Launched to mass market in November 2021, MESH connects young entrepreneurs and small business owners to vital networks, tailored training content, and for the first time, access to opportunities and services in the formal economy.
This new growth milestone follows a one-year partnership with Mastercard Strive Community, a philanthropic program of the Mastercard Center for Inclusive Growth and Caribou Digital, which provided early stage grant funding and technical support to develop and scale MESH.
With additional early stage investment from Shujaaz Inc and funding from TRANSFORM, MESH was founded with a mission to unlock the potential of the informal economy in Kenya, which, it’s estimated, is where 41% of the country’s GDP is generated.
New research also shows that 95% of young Kenyans work in the country’s informal sector, with 15-24-year-olds adding USD 520 million to the Kenyan economy every month.
But young entrepreneurs in the informal sector face significant barriers to growth. Often loans, services and work opportunities in the formal economy are out of reach, their networks are limited to family and friends, and they don’t have access to the relevant tools and training they need to start up and scale up their businesses.
Meanwhile, major corporations – from multinational fast-moving consumer goods companies (FMCGs) to telecommunications providers and financial institutions – say they are struggling to reach this sizeable consumer market and tap into the potential of these entrepreneurs.
With the backing of its early stage supporters, including Mastercard Strive Community, MESH is changing things by challenging traditional conceptions around employment and redefining what the future of work looks like in economies like Kenya’s.
“The early stage grant funding and support of Strive Community has been instrumental in enabling us to build, start up and scale MESH. We’re so proud that MESH is now connecting 150,000 young entrepreneurs to each other – and for the first time, to valuable gig work and training opportunities with our growing community of commercial partners,” Anuj Tanna, Co-Founder and CEO of MESH, said.
“In particular, the partnership with Strive Community has been instrumental in helping us to refine, test and scale our innovative learning models that are enabling thousands of small business owners to build the real-world skills they need to thrive.”
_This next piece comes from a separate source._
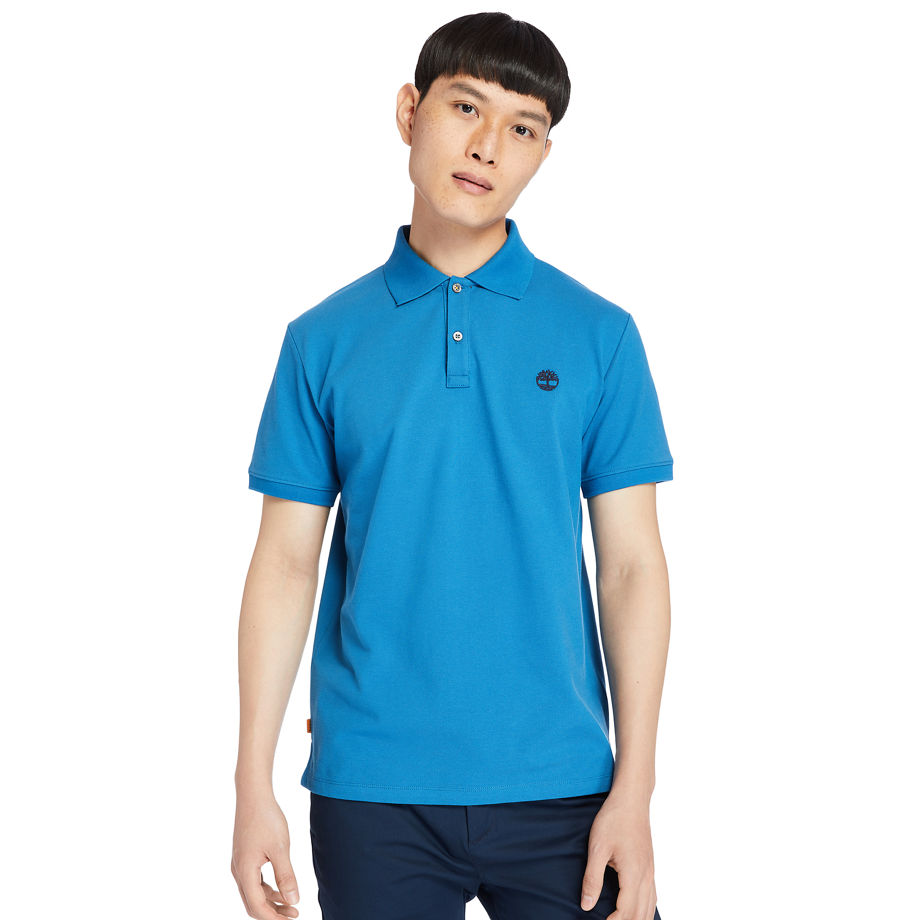 Timberland Millers River Polo Shirt For Men In Teal Teal, Size XL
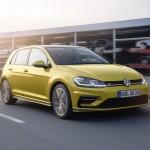 Les nouveautés de la Volkswagen Golf 2017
The funding from Mastercard’s Strive Community has supported MESH in testing, designing and scaling its innovative training model, enabling young people to learn in bite-sized, peer-led, digital-first formats – in their own language and on their own terms.
The skills programs available through the platform are also enabling MESHers to build their own digital ID and directly unlock new valuable work and services opportunities with MESH’s commercial partners.
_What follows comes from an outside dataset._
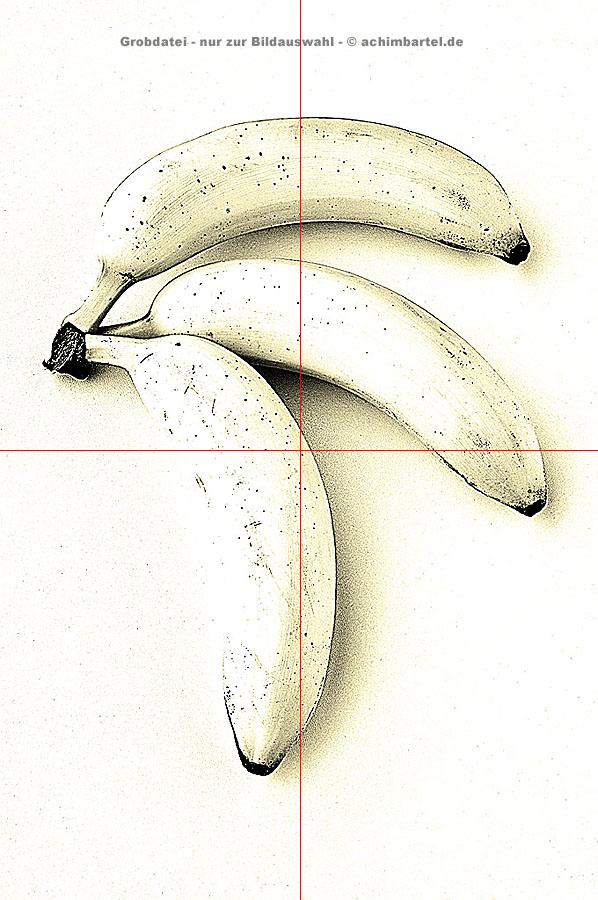 Banane_a_01 kopieren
“Facilitating access to networks for entrepreneurs is core to the work of Strive Community; the early success of our collaboration with MESH highlights the impact we can have when we combine this access to resources with the transformative power of digital technology,” Mastercard Center for Inclusive Growth Vice President of Social Impact, Strive Natasha Jamal said:
“The milestone MESH has achieved in reaching 150,000 entrepreneurs in Kenya is proof positive that we can bring life to economies across the globe by empowering small business owners with digital solutions that not only meet their needs, but help them make progress toward their biggest goals.”
MESH is also demonstrating sustainable demand for its product, as a range of commercial partners from multinational corporations to local start-ups join the platform to unlock direct access to the growing MESH community.